▶ [Verilen alıntı]

Harizmi’nin de ondan geri kalan yanı yok:bilimde,matematikte bugün bütün dünyanın kullandığı cebir onun buluşu.
Yazı bu konularda çok değerli ayrıntılı bilgilerle dolu;en iyisi bulup okumanız.

*
Geçen gün can dostumuz Sevgi Tanın geldi,Dmitri Hvorostovsky’nin Kalinka’sını getirdi.
Dmitri’yi ilk kez Sevgili Aydın Gün dinletmişti bize;Türkiye’nin henüz IMF ve Dünya Bankası dolaplarıyla büsbütün çökertilmediği günlerde,böyle büyük sanatçıların dinleti haklarını ödeyebildiğimiz,üstelik bilet ederlerinin bugünkü gibi 200-300 milyon olmadığı dönemde.Ne büyük armağanmış o günler! Bir yıl önce de Bryn Terfel’i,öbür unutulmaz bariton’u dinlemiştik.
Dmitri,Kalinka’da,Nicolai Korniev yönetimindeki Sen Petersburg Oda Korosu eşliğinde ünlü halk şarkılarını söylüyor;ama ne söylüyor!
Diskteki yorumlarda çalgı yok,yalnız insan sesleri kullanılmış;ama herkes gereken eğitimi aldığından,bilenlerin en iyi çalgı dedikleri insan sesi öyle kusursuz kullanılıyor ki,duyduğunuz sevinçle çığlık atasınız geliyor!

▶ [Kayıtlı veriler]

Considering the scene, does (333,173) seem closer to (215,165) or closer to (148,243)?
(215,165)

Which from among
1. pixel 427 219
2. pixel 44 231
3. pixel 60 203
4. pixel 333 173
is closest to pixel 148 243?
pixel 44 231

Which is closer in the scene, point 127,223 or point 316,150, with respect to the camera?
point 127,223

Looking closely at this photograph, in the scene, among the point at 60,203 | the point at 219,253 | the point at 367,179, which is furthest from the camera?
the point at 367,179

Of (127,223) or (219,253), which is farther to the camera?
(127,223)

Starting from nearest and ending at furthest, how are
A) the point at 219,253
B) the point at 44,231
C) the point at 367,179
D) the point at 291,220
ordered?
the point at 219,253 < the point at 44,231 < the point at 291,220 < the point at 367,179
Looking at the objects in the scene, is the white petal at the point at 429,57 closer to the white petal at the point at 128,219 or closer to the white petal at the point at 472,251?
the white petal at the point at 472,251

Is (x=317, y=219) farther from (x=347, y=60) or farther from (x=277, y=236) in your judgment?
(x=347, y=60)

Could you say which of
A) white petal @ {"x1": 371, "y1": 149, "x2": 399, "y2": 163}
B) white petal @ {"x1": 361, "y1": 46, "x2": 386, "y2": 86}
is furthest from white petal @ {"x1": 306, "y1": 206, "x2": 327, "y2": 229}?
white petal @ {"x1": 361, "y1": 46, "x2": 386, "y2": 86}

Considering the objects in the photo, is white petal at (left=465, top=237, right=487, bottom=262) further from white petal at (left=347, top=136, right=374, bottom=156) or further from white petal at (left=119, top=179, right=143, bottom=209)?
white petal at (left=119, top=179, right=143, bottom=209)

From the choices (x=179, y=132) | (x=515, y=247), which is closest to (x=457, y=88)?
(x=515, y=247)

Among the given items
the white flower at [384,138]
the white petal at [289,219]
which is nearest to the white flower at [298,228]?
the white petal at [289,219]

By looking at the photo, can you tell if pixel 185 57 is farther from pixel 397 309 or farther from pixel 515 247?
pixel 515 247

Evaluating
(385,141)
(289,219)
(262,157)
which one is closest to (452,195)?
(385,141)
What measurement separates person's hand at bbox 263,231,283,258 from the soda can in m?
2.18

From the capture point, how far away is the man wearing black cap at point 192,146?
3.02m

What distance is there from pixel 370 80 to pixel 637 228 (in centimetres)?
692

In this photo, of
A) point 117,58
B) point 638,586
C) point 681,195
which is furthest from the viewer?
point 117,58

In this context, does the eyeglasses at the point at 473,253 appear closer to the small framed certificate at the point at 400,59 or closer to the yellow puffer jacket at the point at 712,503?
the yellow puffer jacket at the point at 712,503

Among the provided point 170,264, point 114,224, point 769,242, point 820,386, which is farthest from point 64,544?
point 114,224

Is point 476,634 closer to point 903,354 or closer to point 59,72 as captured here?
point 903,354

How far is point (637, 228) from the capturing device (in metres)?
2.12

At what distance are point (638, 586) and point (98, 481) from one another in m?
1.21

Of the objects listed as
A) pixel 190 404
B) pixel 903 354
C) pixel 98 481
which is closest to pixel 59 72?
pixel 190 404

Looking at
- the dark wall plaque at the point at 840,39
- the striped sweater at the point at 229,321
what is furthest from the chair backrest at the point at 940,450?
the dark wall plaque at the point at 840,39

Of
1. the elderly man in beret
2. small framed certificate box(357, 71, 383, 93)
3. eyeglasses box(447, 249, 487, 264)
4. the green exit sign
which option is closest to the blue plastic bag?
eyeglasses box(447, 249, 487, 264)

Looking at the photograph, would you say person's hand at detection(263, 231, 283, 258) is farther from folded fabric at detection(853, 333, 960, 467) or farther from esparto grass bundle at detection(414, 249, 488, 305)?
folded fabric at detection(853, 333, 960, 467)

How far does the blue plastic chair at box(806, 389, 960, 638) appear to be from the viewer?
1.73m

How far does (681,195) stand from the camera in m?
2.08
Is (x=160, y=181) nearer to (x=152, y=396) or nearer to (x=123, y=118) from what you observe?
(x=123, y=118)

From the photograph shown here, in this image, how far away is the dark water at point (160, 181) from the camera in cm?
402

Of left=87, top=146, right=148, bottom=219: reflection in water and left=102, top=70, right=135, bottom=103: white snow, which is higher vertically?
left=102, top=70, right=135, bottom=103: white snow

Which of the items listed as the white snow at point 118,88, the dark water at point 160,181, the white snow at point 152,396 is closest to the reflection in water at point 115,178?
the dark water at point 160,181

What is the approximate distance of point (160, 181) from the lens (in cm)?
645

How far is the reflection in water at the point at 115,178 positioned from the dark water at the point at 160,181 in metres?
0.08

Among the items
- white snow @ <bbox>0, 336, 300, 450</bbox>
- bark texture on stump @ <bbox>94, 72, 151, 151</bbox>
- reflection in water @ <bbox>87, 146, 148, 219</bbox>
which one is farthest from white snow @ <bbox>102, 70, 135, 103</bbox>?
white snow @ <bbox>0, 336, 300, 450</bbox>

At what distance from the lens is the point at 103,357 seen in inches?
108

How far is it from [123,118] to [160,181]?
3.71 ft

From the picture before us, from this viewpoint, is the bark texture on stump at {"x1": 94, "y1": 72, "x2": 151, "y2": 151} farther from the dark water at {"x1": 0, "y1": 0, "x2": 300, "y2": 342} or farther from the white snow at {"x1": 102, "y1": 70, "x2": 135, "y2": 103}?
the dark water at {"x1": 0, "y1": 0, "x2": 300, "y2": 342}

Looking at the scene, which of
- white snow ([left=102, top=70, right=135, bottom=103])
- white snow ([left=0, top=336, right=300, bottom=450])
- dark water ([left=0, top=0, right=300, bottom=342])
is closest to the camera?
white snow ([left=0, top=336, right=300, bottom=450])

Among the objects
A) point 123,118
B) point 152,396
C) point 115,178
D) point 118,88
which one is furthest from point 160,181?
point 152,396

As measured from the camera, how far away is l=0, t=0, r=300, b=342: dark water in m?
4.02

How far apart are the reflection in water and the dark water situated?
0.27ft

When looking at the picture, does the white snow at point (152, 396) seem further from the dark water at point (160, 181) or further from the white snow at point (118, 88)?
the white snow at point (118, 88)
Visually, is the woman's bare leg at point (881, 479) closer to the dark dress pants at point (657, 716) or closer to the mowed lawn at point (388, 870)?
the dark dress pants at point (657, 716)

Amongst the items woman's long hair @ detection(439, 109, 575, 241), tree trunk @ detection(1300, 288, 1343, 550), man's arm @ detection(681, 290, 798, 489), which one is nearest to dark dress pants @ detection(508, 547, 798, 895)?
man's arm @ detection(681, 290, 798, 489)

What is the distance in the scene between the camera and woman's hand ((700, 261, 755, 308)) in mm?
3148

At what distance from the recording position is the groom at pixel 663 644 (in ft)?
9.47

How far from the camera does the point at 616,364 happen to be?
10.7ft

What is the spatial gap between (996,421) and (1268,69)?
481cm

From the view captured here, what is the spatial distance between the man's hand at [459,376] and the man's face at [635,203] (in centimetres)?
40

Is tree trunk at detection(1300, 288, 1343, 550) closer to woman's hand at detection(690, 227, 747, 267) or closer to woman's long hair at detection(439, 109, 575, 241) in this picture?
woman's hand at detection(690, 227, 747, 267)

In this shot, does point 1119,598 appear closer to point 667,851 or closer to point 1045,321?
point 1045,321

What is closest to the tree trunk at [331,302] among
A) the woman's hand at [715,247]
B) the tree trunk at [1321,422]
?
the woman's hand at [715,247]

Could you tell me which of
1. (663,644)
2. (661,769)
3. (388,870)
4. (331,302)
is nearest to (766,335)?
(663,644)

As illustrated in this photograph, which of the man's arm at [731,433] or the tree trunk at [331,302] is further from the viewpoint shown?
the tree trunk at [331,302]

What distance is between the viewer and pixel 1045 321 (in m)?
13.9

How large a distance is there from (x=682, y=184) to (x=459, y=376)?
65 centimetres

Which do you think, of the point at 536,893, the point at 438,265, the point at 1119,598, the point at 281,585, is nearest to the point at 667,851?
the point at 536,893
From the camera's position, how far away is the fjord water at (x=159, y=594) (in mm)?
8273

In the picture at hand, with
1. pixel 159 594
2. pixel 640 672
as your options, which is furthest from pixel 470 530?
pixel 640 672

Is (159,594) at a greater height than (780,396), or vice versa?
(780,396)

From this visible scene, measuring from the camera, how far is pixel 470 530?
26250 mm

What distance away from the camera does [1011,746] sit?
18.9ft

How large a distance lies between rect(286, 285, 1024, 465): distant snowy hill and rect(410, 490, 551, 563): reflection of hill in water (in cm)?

▶ [Yönerge A] Aşağıdaki (i), (ii) ve (iii) ifadelerinin verilen alıntıyla uyuşup uyuşmadığını evet ya da hayır ile belirtin ve her yanıtı belirleyen sözcükleri alıntıdan aynen aktarın. (i) Dmitri Hvorostovsky ilk kez Aydın Gün aracılığıyla dinlenmiştir. (ii) Kalinka diskindeki yorumlarda insan seslerinin yanında çalgılar da kullanılmıştır. (iii) Bryn Terfel, Dmitri'nin dinletisinden bir yıl sonra dinlenmiştir.
▶ [Yönerge B] Verilen alıntıda "Dmitri’yi ilk kez Sevgili Aydın Gün" sözleriyle başlayan paragrafı, temel bilgilerini koruyarak daha kısa biçimde yeniden yazın.
▶ [Yönerge C] Dmitri Hvorostovsky'nin Kalinka diskini anlatan verilen alıntıyı, son cümlesinden sonrasını yazarak sürdürün.

▶ [Sonuç A]
(i) Evet: "Dmitri’yi ilk kez Sevgili Aydın Gün dinletmişti bize"
(ii) Hayır: "Diskteki yorumlarda çalgı yok,yalnız insan sesleri kullanılmış"
(iii) Hayır: "Bir yıl önce de Bryn Terfel’i,öbür unutulmaz bariton’u dinlemiştik."

▶ [Sonuç B] Dmitri'yi ilk kez Aydın Gün dinletmişti. O dönemde Türkiye henüz IMF ve Dünya Bankası dolaplarıyla büsbütün çökertilmemişti. Büyük sanatçıların dinleti hakları ödenebiliyordu ve bilet ederleri bugünkü gibi 200-300 milyon değildi. O günler büyük bir armağanmış. Bundan bir yıl önce de öbür unutulmaz bariton Bryn Terfel dinlenmişti.

▶ [Sonuç C]
Bizim gibi halk şarkılarına,yetenekli insanların yorumlarına vurgunsanız,buradaki disk satıcılarında hemen arayın Philips’in bastığı Kalinka’yı,kendinize armağan verin.
*
Rastlantı bu ya,aynı günlerde Sıdıka Su, Ada Müzik’de, tarihin bir döneminde yurdumuza gökten armağan düşmüş yerli bas-baritonumuzun,Ruhi Su’nun 12 türküsünü Beni Ağlatırsan Yoluna Ağlat adı altında bastırdı.
Bu diskteki türküleri Ruhi Bey’in bizim kadar yakın dostları evlerde,kulüplerde çok dinlemişlerdi;kimisi bizdeki bandlarda da vardı;ancak böyle temizlenmiş kayıtlarla,sanki geçen ay alınmış gibi dopdolu,kusursuz elimizin altında olması ne büyük olanak.
Onu da gerek Ruhi Su Vakfı’nda,gerek Ada Müzik’in bütün satış yerlerinde bulacaksınız.
Giydim Çarıklarımı’yı,Güzel Yârin Ellerine’yi,Bulut Kat Kat Olmuş Ayın Önüne’yi dinlerken,Sevil’le ne kadar talihli,ayrıcalıklı olduğumuzu düşündük,sevindik:şimdiye de ancak yüz yılda bir gelen,bundan sonra,hele soyulup soğana çevrilmekte olan,param parça edilip yutulmaya çalışılan yurdumuzda bir daha gelebilme olasılığı bulunmayan bu unutulmaz ozan-yorumcu bizim yakın dostumuz oldu!1964’ten 1985’e dek yaşamımızı bir büyüye çevirdi.Öyle ki,şimdi düşünüyoruz da,çoğu kez,günlük yaşamın bütün çirkinliklerini unutturup bize bütün insanlığın özlediği barış içinde,eşitliğin,adaletin eksiksiz herkese dağıtıldığı dünya hemen o anda elimizin altındaymış duygusunu tattırdı:bu tatlı yanılsama hem iyiydi,hem kötü elbet,evrendeki her şey gibi,
Yanılsama da olsa,iyi ki o unutulmaz anları,yılları yaşadık! Yoksa ömrümüz,on binlerce yıldır insanlara yaşattıkları gibi,bomboş geçecekti!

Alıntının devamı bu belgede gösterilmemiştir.